* Problem description
Every line of the entries below that includes "scientific" belongs in the answer, copied as written.

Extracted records
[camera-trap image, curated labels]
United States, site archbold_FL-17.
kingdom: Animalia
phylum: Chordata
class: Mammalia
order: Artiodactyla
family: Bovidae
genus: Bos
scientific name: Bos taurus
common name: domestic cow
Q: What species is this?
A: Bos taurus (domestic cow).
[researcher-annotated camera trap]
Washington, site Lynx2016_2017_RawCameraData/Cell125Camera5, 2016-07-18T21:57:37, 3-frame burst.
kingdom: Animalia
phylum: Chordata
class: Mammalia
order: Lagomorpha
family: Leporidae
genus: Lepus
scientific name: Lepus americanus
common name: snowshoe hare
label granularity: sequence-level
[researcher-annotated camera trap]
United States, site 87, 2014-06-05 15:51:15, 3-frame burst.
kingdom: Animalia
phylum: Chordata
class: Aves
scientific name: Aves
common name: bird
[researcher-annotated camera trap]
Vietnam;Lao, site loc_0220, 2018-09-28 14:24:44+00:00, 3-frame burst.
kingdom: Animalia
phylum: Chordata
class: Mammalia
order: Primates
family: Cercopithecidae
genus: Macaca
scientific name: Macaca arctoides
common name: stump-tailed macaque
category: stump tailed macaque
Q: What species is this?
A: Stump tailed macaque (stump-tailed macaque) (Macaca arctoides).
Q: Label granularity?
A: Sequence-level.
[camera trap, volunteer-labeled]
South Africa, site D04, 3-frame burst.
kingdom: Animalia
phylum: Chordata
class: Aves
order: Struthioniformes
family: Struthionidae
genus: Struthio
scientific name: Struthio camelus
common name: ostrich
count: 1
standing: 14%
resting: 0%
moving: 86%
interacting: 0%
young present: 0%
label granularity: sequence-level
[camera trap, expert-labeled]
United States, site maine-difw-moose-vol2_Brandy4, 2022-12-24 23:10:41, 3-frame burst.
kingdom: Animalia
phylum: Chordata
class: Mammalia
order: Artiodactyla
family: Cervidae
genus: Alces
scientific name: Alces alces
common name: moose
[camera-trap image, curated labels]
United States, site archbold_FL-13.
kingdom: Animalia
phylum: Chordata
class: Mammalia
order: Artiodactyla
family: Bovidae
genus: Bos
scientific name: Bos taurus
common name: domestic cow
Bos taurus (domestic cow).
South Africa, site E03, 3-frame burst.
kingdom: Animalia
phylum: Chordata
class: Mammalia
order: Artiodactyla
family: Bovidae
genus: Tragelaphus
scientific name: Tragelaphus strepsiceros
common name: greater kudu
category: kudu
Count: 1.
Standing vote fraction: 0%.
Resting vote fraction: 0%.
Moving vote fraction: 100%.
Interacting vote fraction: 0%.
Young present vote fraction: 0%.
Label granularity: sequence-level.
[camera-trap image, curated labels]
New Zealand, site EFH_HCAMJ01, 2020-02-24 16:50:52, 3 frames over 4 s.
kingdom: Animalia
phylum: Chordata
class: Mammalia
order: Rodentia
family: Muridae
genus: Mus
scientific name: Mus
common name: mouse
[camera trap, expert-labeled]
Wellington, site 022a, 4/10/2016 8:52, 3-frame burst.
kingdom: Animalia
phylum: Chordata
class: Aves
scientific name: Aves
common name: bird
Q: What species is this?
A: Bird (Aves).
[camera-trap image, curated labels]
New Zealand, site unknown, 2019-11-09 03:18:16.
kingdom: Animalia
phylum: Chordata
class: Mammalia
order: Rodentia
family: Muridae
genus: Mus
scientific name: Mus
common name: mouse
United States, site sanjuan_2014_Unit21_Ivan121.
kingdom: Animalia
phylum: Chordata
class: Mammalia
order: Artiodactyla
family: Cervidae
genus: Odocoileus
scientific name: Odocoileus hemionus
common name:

* Solution to this exercise
scientific name: Bos taurus
scientific name: Lepus americanus
scientific name: Aves
scientific name: Macaca arctoides
scientific name: Struthio camelus
scientific name: Alces alces
scientific name: Bos taurus
scientific name: Tragelaphus strepsiceros
scientific name: Mus
scientific name: Aves
scientific name: Mus
scientific name: Odocoileus hemionus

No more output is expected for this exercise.